# Consecutive Integers which are Powers of 2 or 3

## Contents

## Theorem

The only pairs of consecutive positive integers which are powers of $2$ or $3$ are:

- $\tuple {1, 2}$, $\tuple {2, 3}$, $\tuple {3, 4}$, $\tuple {8, 9}$

## Proof

Let $a$ and $b$ be two arbitrary consecutive positive integers.

### Both Integers Powers of $2$

The only powers of $2$ that differ by $1$ are $2^0$ and $2^1$, which gives us the pair $\tuple {1, 2}$.

### Both Integers Powers of $3$

The powers of $3$ are:

- $1, 3, 9, \ldots$

and so trivially there are no two consecutive positive integers which are powers of $3$.

### The Remaining Case

There is no need to consider the case where $a$ or $b$ is $1$, as that has already been investigated.

So, let $a = 2^m$ and $b = 3^n$ where both $m$ and $n$ are greater than $0$.

From Powers of 3 Modulo 8, $b \equiv 1 \pmod 8$ or $b \equiv 3 \pmod 8$.

For $m \ge 3$ we have that:

- $2^m \equiv 0 \pmod 8$

while:

- $2^1 \equiv 2 \pmod 8$
- $2^2 \equiv 4 \pmod 8$

Let $a = b + 1$.

Then we have the cases:

- $b = 1, a = 2$

which has already been covered, and:

- $b = 3, a = 4$

which gives us the pairs $\tuple {3, 4}$.

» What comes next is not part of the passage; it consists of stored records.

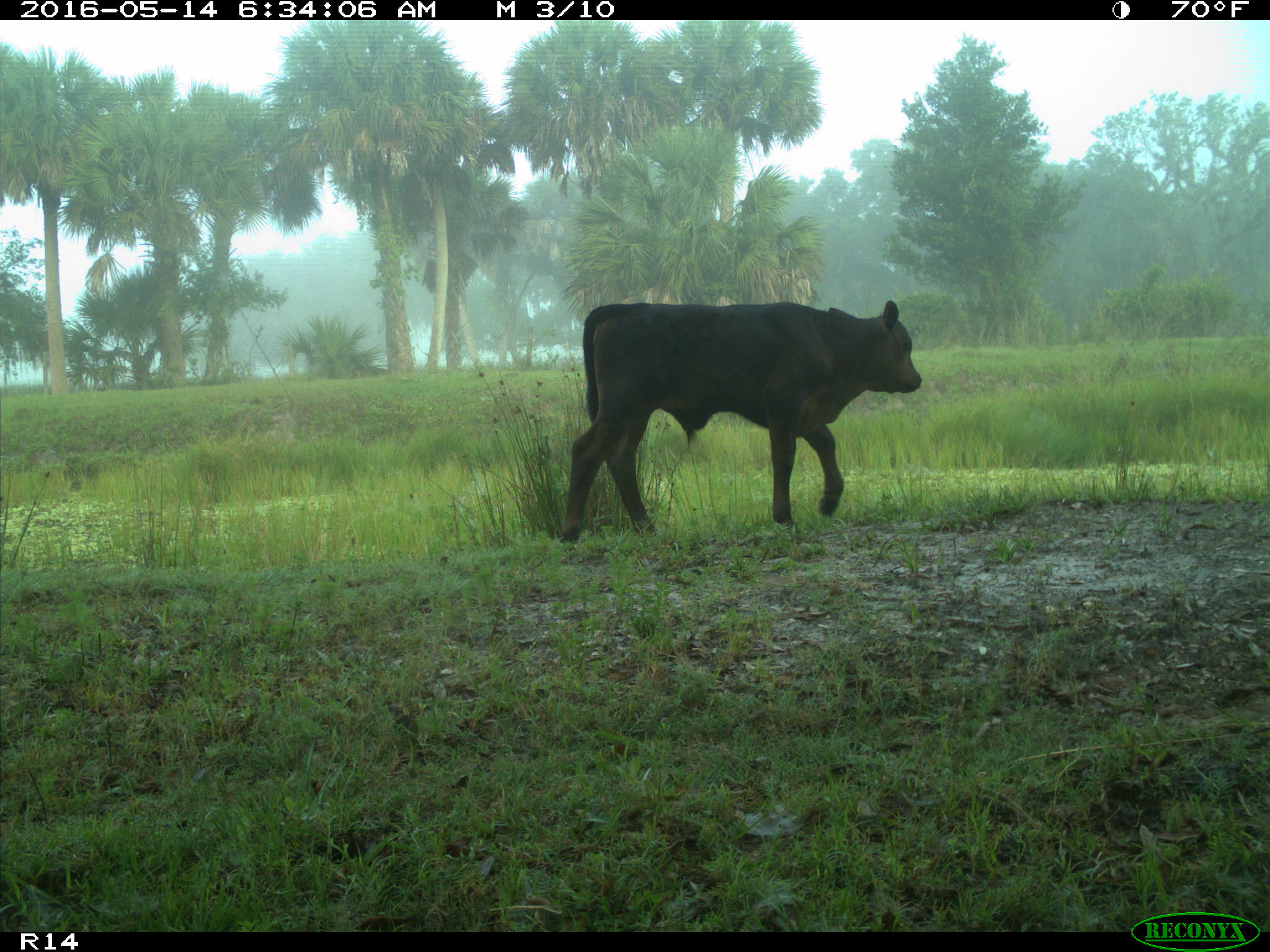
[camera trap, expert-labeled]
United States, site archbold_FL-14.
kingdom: Animalia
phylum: Chordata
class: Mammalia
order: Artiodactyla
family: Bovidae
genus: Bos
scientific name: Bos taurus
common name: domestic cow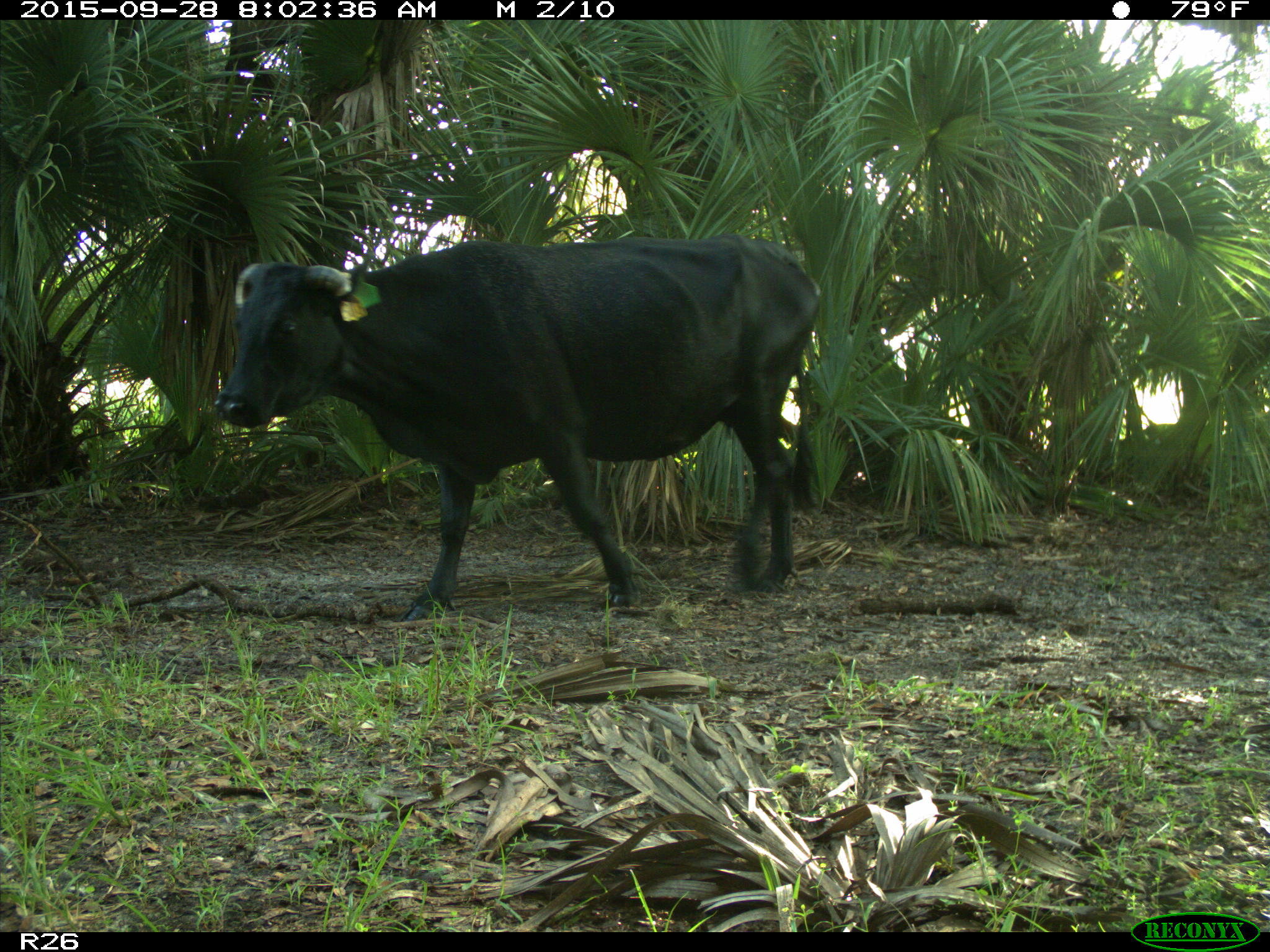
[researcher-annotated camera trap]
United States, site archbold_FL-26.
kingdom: Animalia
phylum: Chordata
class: Mammalia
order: Artiodactyla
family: Bovidae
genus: Bos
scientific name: Bos taurus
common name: domestic cow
Bos taurus (domestic cow).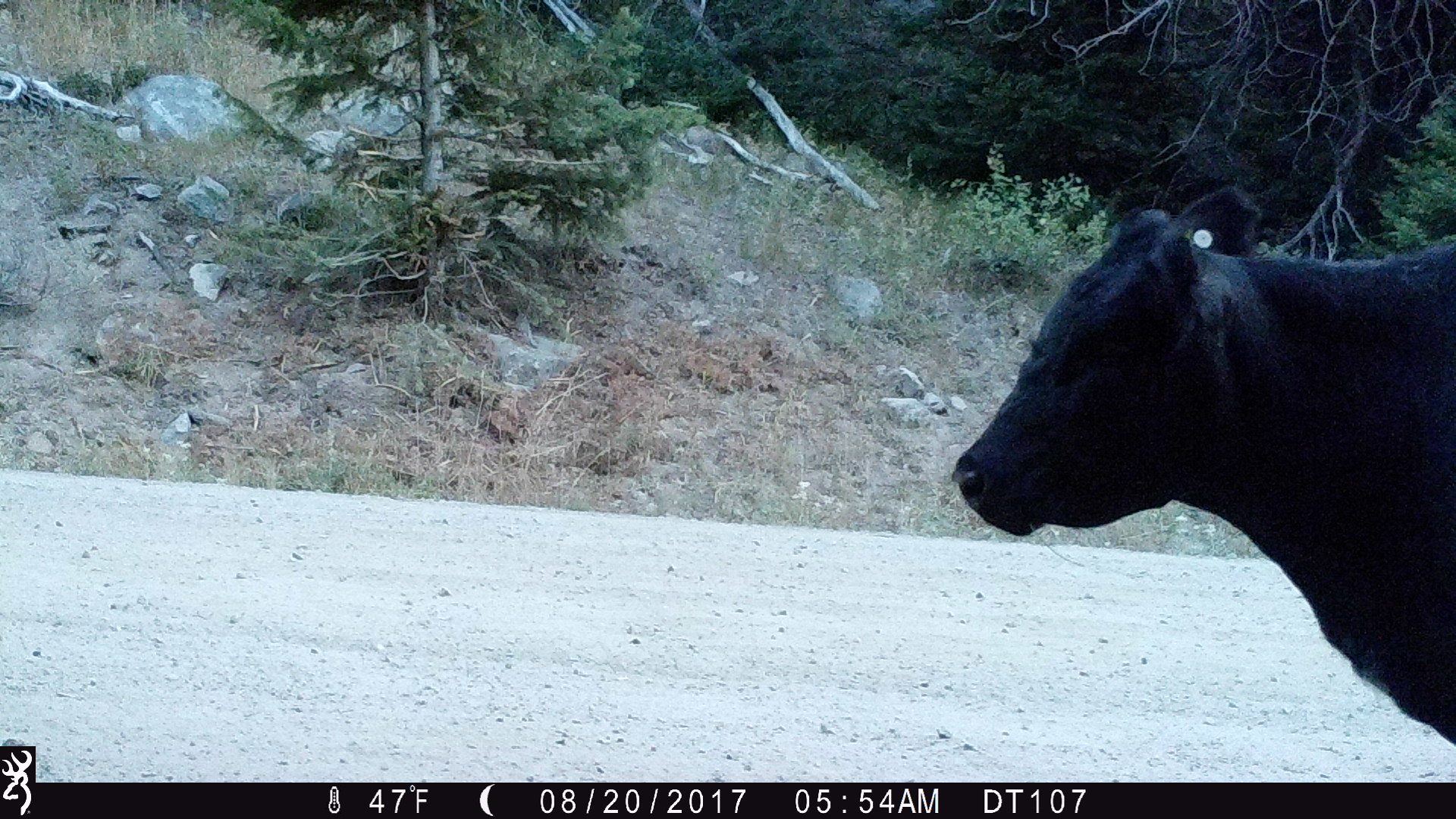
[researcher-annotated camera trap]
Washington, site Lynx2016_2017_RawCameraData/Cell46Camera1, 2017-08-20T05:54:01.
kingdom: Animalia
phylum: Chordata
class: Mammalia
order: Artiodactyla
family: Bovidae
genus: Bos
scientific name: Bos taurus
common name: domestic cattle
Domestic cattle (Bos taurus). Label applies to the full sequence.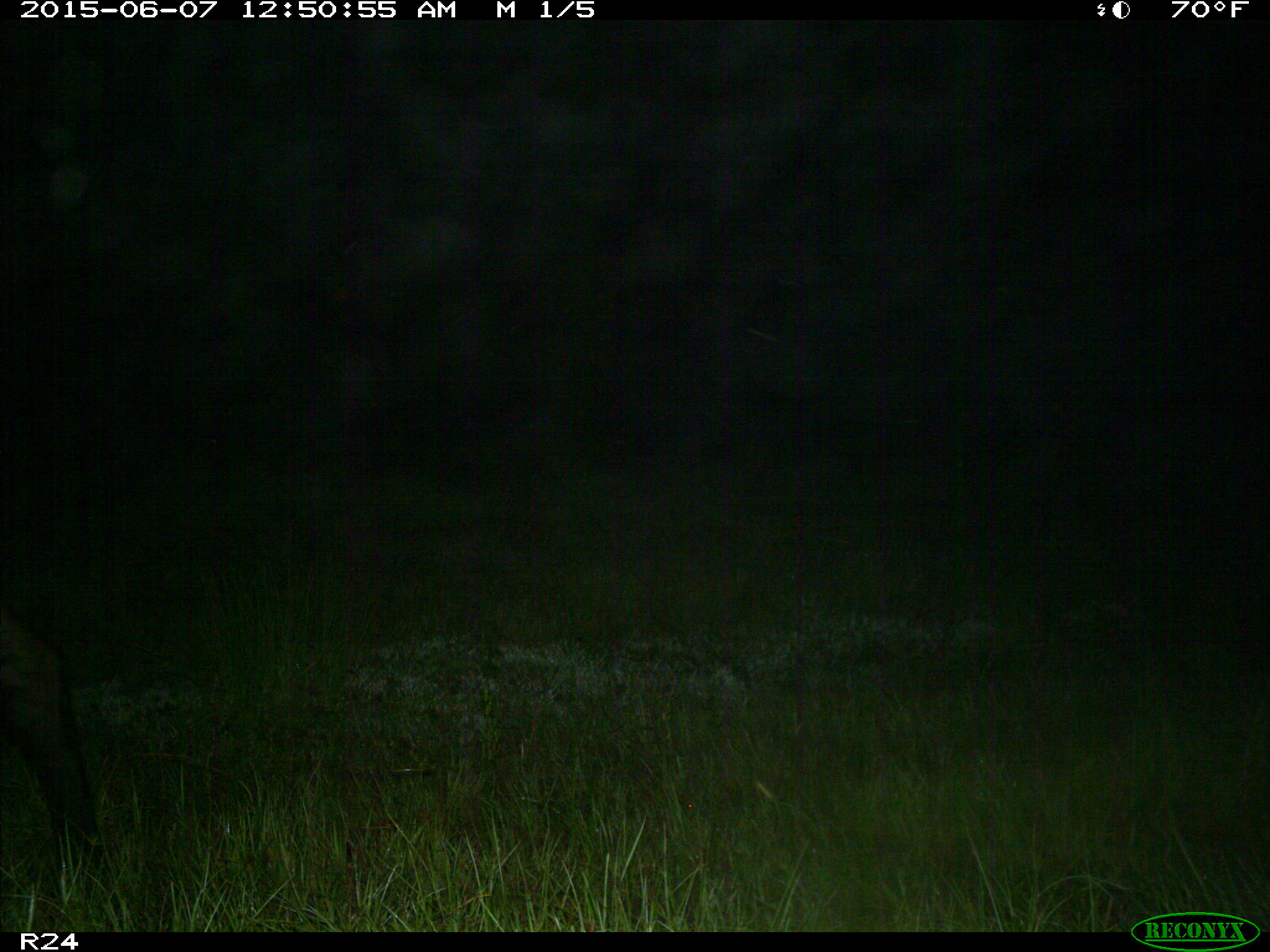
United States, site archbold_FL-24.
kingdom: Animalia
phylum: Chordata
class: Mammalia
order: Artiodactyla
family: Bovidae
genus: Bos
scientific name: Bos taurus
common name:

Otherwise, for $a \ge 8$, we have:

\(\displaystyle b + 1\) | \(=\) | \(\displaystyle a\) | |||||||||||

\(\displaystyle \leadsto \ \ \) | \(\displaystyle b + 1\) | \(\equiv\) | \(\displaystyle 0\) | \(\displaystyle \pmod 8\) | |||||||||

\(\displaystyle \leadsto \ \ \) | \(\displaystyle b\) | \(\equiv\) | \(\displaystyle 7\) | \(\displaystyle \pmod 8\) |

and we have demonstrated that there are no such $b$, as $b \equiv 1 \pmod 8$ or $b \equiv 3 \pmod 8$

Let $b = a + 1$.

Let $b = 3^n$ where $n$ is odd.

Then $b \equiv 3 \pmod 8$

which means:

- $b \equiv 2 \pmod 8$

leading to the pair $\tuple {2, 3}$.

No further pairs are possible for $b = 3^n$ with $n$ odd.

Let $b = 3^n$ where $n$ is even.

Thus:

\(\displaystyle a\) | \(=\) | \(\displaystyle 2^m\) | |||||||||||

\(\displaystyle \) | \(=\) | \(\displaystyle b - 1\) | |||||||||||

\(\displaystyle \) | \(=\) | \(\displaystyle 3^n - 1\) | |||||||||||

\(\displaystyle \) | \(=\) | \(\displaystyle 3^{2 k} - 1\) | |||||||||||

\(\displaystyle \) | \(=\) | \(\displaystyle \paren {3^k + 1} \paren {3^k - 1}\) | Difference of Two Squares | ||||||||||

\(\displaystyle \) | \(=\) | \(\displaystyle \paren {3^k + 1} \paren {3^k - 1}\) | Difference of Two Squares | ||||||||||

\(\displaystyle \) | \(=\) | \(\displaystyle 2^m\) | |||||||||||

\(\displaystyle \) | \(=\) | \(\displaystyle 2^p \, 2^q\) | for some $p, q \in \Z_{\ge 0}$ such that $2^p = 2^q + 2$ |

The only such $p$ and $q$ are $2^p = 2$ and $2^q = 4$

This means that the only possible pair fulfilling this condition is $\tuple {8, 9}$.

Thus all such possible pairs have been found.

$\blacksquare$

## Historical Note

The result **Consecutive Integers which are Powers of 2 or 3** was demonstrated rigorously by Levi ben Gershon, under the name Leo Hebraeus, in his *De numeris harmonicis* of $1343$.